* Stated goal
Render the records below as a single JSON list of strings, with one string for each line and blank lines left out.
*** Available data
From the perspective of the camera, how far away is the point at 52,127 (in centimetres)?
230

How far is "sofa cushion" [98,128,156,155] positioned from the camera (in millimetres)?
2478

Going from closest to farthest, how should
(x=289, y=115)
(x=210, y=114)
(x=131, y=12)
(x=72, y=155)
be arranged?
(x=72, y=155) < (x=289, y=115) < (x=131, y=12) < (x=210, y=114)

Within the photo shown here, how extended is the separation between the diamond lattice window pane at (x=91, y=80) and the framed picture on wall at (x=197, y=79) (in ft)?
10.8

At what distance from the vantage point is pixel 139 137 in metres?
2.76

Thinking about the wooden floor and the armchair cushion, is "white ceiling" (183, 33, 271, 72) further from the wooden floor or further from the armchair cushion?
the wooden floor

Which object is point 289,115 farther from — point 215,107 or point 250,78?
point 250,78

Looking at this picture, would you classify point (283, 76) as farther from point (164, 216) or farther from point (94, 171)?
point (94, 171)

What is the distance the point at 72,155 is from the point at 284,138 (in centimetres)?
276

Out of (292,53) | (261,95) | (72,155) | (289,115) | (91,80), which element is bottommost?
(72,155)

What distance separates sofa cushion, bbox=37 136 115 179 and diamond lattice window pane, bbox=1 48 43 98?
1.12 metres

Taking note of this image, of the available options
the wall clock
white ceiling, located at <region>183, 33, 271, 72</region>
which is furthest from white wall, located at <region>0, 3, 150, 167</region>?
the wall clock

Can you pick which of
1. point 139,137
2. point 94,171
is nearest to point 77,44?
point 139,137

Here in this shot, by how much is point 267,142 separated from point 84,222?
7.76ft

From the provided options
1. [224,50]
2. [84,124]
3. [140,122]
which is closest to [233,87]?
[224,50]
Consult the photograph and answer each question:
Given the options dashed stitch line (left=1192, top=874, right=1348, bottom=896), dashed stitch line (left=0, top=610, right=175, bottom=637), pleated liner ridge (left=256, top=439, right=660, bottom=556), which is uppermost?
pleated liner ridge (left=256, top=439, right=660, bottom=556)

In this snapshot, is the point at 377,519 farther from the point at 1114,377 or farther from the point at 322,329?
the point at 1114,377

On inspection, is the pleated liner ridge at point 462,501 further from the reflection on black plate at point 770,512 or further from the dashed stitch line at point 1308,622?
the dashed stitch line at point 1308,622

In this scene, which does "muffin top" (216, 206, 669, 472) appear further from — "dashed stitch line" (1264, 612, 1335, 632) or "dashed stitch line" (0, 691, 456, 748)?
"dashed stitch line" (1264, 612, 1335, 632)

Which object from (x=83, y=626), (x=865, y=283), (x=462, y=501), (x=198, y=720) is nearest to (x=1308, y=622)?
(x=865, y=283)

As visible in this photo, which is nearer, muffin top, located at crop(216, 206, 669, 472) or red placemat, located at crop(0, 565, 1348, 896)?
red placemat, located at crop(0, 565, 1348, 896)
******
* Answer to this exercise
[
  "From the perspective of the camera, how far away is the point at 52,127 (in centimetres)?",
  "230",
  "How far is \"sofa cushion\" [98,128,156,155] positioned from the camera (in millimetres)?",
  "2478",
  "Going from closest to farthest, how should",
  "(x=289, y=115)",
  "(x=210, y=114)",
  "(x=131, y=12)",
  "(x=72, y=155)",
  "be arranged?",
  "(x=72, y=155) < (x=289, y=115) < (x=131, y=12) < (x=210, y=114)",
  "Within the photo shown here, how extended is the separation between the diamond lattice window pane at (x=91, y=80) and the framed picture on wall at (x=197, y=79) (in ft)?",
  "10.8",
  "At what distance from the vantage point is pixel 139 137 in metres?",
  "2.76",
  "Thinking about the wooden floor and the armchair cushion, is \"white ceiling\" (183, 33, 271, 72) further from the wooden floor or further from the armchair cushion?",
  "the wooden floor",
  "Which object is point 289,115 farther from — point 215,107 or point 250,78?",
  "point 250,78",
  "Looking at this picture, would you classify point (283, 76) as farther from point (164, 216) or farther from point (94, 171)?",
  "point (94, 171)",
  "What is the distance the point at 72,155 is from the point at 284,138 (in centimetres)?",
  "276",
  "Out of (292,53) | (261,95) | (72,155) | (289,115) | (91,80), which element is bottommost?",
  "(72,155)",
  "What distance separates sofa cushion, bbox=37 136 115 179 and diamond lattice window pane, bbox=1 48 43 98?",
  "1.12 metres",
  "Taking note of this image, of the available options",
  "the wall clock",
  "white ceiling, located at <region>183, 33, 271, 72</region>",
  "which is furthest from white wall, located at <region>0, 3, 150, 167</region>?",
  "the wall clock",
  "Can you pick which of",
  "1. point 139,137",
  "2. point 94,171",
  "is nearest to point 77,44?",
  "point 139,137",
  "Here in this shot, by how much is point 267,142 separated from point 84,222?",
  "7.76ft",
  "From the provided options",
  "1. [224,50]",
  "2. [84,124]",
  "3. [140,122]",
  "which is closest to [233,87]?",
  "[224,50]",
  "Consult the photograph and answer each question:",
  "Given the options dashed stitch line (left=1192, top=874, right=1348, bottom=896), dashed stitch line (left=0, top=610, right=175, bottom=637), pleated liner ridge (left=256, top=439, right=660, bottom=556), which is uppermost?",
  "pleated liner ridge (left=256, top=439, right=660, bottom=556)",
  "In this snapshot, is the point at 377,519 farther from the point at 1114,377 or farther from the point at 322,329?",
  "the point at 1114,377",
  "On inspection, is the pleated liner ridge at point 462,501 further from the reflection on black plate at point 770,512 or further from the dashed stitch line at point 1308,622?",
  "the dashed stitch line at point 1308,622",
  "In this scene, which does \"muffin top\" (216, 206, 669, 472) appear further from — \"dashed stitch line\" (1264, 612, 1335, 632) or \"dashed stitch line\" (0, 691, 456, 748)?",
  "\"dashed stitch line\" (1264, 612, 1335, 632)",
  "Which object from (x=83, y=626), (x=865, y=283), (x=462, y=501), (x=198, y=720) is nearest to (x=1308, y=622)?",
  "(x=865, y=283)",
  "As visible in this photo, which is nearer, muffin top, located at crop(216, 206, 669, 472) or red placemat, located at crop(0, 565, 1348, 896)?",
  "red placemat, located at crop(0, 565, 1348, 896)"
]